PROBLEM TO WORK ON
In the machine learning post below, which platform does the writer personally prefer?

My experience in Machine Learning
I have been thinking of trying ML- Machine Learning- for some, and finally, in last 2 weeks spent time to learn and run few experiments using AzureML and AWS Sagemaker.
In the entire process of ML - Data acquisition, Data Preparation, Modelling & Deployment - I realized that model training is a very small piece of the entire exercise. Most of the time and efforts are really needed in data acquisition and preparation. If the organization already has analytics practice setup then data acquisition and data preparation won’t be such a big trouble assuming that data assets, data lake and data views are already setup and domain experts to support analytics are available etc.
Based on my learning in running experiments here is what is important.
Data acquisition - How to make the data available for analysis? Identifying the data source and make it accessible to your machine learning platform. AzureML, AWS and Google are capable of consuming CSV using URLs, hence simply exposing your in-premise/cloud data using URLs is sufficient.
Data preparation - At this step, the key is to identify and prepare data fields which contribute to the problem being addressed - domain knowledge and data schema understanding is important here. This activity often needs knowledge in additional tools like excel, cloud tables, SQL or R language etc. I decided to use R, probably in near future I'll try Python also.
I started with some simple examples of regression(prediction), like house prices, and then tried my hands on predicting machine failure. For this one I faced some complexities to prepare data for modelling - had to learn data analysis techniques like correlations , cross- tabulations, handling missing and outliers etc. After building the model and testing the individual machine level failure prediction was accurate to 95+% for all the 5 algorithms I tried.
Other problem I tried was classification- classification of email as spam or not. Here I was able to hit accuracy of 80%+. One of the real world use cases I'll probably try is to identify the ticket support group-based on email contents and then automate the assignment.
I am yet to explore the other 2 types of data problems - Clustering & Anomaly detection. That's for next 2 weeks.
Between the two platforms like AWS and AzureML I find AzureML is easy to start with. Development visual and scripts are needed only when one wants to use R features for data preparation. AWS is more script oriented. Deployment of model as web service is easy on both the platforms. Of the 2 platforms my personal choice is AzureML just because it let's you achieve a lot without learning scripting languages like Python or R. But for long term it is beneficial to learn at least 1 scripting language.
Overall, it was a good skill addition and experience.
Good insight .. Thanks

RECORDED INFORMATION

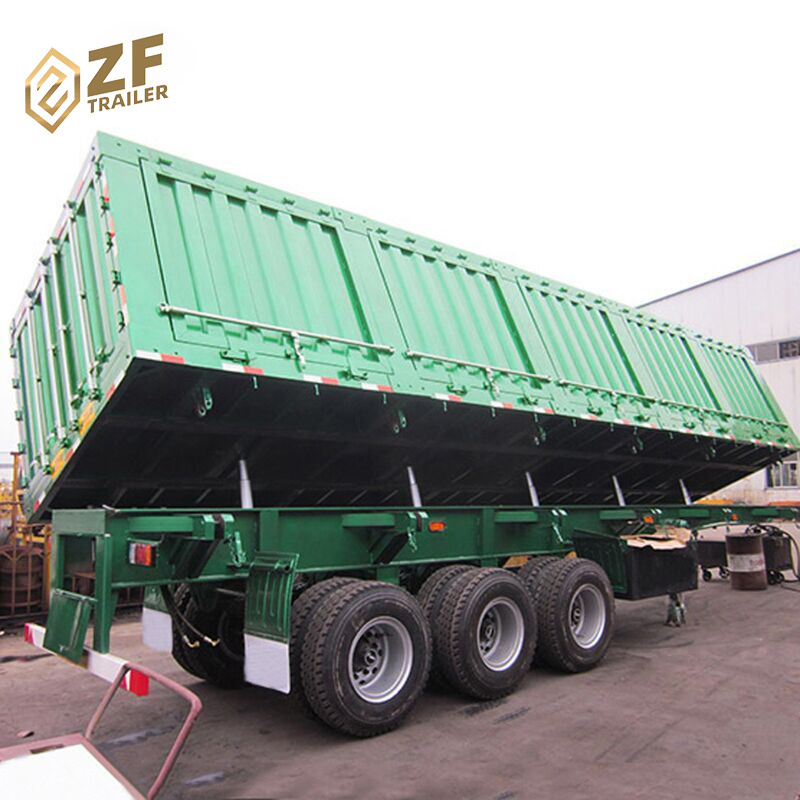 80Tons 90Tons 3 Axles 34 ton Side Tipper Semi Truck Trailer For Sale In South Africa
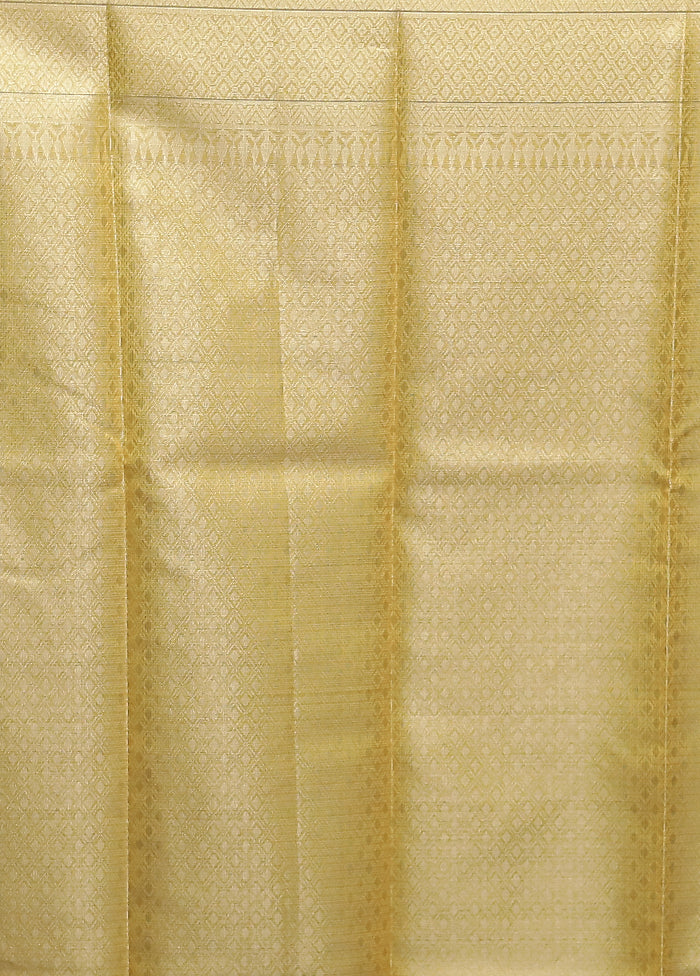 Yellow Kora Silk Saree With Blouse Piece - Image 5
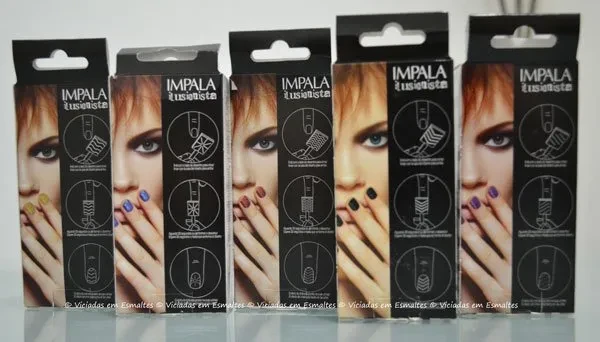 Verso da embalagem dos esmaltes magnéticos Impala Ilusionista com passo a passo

SOLUTION FOR THIS TASK
AzureML